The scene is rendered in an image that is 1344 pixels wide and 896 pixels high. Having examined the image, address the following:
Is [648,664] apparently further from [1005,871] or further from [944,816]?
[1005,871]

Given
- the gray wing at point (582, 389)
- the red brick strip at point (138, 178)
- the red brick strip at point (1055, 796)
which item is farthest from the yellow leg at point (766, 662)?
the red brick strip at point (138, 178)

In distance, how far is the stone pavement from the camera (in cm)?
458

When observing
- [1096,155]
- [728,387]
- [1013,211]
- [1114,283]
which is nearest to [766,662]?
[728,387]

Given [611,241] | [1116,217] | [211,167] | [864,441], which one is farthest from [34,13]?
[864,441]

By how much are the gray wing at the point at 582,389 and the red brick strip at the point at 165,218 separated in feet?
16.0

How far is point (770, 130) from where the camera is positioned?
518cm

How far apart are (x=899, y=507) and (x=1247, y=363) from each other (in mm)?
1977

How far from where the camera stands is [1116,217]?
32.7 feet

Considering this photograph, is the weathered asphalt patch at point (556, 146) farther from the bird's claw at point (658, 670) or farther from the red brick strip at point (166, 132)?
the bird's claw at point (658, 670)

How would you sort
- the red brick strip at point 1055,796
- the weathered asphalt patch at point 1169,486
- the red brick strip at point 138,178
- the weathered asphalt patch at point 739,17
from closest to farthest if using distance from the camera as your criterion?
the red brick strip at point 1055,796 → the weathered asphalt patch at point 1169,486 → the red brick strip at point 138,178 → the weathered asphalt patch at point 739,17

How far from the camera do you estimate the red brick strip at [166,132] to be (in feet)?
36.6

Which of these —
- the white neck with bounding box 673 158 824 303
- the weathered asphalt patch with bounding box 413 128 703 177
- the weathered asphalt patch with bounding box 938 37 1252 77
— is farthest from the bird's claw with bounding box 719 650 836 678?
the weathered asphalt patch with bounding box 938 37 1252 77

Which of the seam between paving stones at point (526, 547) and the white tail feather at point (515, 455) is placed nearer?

::::::

Rewrite the listing as a numbered list with blank lines left out, starting at the line that contains "How far is point" and ending at the end of the listing.

1. How far is point (770, 130) from where the camera is positioned?
2. 518cm
3. How far apart are (x=899, y=507) and (x=1247, y=363) from each other (in mm)?
4. 1977
5. How far from where the camera stands is [1116,217]?
6. 32.7 feet
7. Considering this photograph, is the weathered asphalt patch at point (556, 146) farther from the bird's claw at point (658, 670) or farther from the red brick strip at point (166, 132)?
8. the bird's claw at point (658, 670)
9. How would you sort
10. - the red brick strip at point 1055,796
11. - the weathered asphalt patch at point 1169,486
12. - the red brick strip at point 138,178
13. - the weathered asphalt patch at point 739,17
14. from closest to farthest if using distance from the camera as your criterion?
15. the red brick strip at point 1055,796 → the weathered asphalt patch at point 1169,486 → the red brick strip at point 138,178 → the weathered asphalt patch at point 739,17
16. How far from the camera do you estimate the red brick strip at [166,132] to be (in feet)?
17. 36.6
18. Which of these —
19. - the white neck with bounding box 673 158 824 303
20. - the weathered asphalt patch with bounding box 413 128 703 177
21. - the weathered asphalt patch with bounding box 938 37 1252 77
22. — is farthest from the bird's claw with bounding box 719 650 836 678?
23. the weathered asphalt patch with bounding box 938 37 1252 77
24. Which of the seam between paving stones at point (526, 547) and the white tail feather at point (515, 455) is placed nearer?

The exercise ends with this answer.